▶ _Do this_: List each line of the items below that contains the string "flag". Case counts.

▶ _Working data_:
• • • • • • •

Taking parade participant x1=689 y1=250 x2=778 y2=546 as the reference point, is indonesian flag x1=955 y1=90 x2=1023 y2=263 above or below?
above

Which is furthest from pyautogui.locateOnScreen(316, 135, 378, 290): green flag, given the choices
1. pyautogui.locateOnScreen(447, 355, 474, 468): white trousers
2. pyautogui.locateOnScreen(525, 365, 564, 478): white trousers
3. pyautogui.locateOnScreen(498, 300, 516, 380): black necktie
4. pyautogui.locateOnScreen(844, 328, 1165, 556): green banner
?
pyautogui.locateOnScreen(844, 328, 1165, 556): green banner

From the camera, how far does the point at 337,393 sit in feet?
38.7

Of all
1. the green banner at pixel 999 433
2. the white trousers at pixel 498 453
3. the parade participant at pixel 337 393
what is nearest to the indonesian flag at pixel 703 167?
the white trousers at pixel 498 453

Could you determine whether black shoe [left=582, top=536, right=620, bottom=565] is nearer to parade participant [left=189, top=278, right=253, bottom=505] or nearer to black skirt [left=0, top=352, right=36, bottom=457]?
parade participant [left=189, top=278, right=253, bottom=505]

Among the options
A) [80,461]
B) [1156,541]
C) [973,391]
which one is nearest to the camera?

• • • • • • •

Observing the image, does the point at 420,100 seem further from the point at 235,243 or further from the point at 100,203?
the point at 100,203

• • • • • • •

▶ _The answer_:
Taking parade participant x1=689 y1=250 x2=778 y2=546 as the reference point, is indonesian flag x1=955 y1=90 x2=1023 y2=263 above or below?
Which is furthest from pyautogui.locateOnScreen(316, 135, 378, 290): green flag, given the choices
what is nearest to the indonesian flag at pixel 703 167?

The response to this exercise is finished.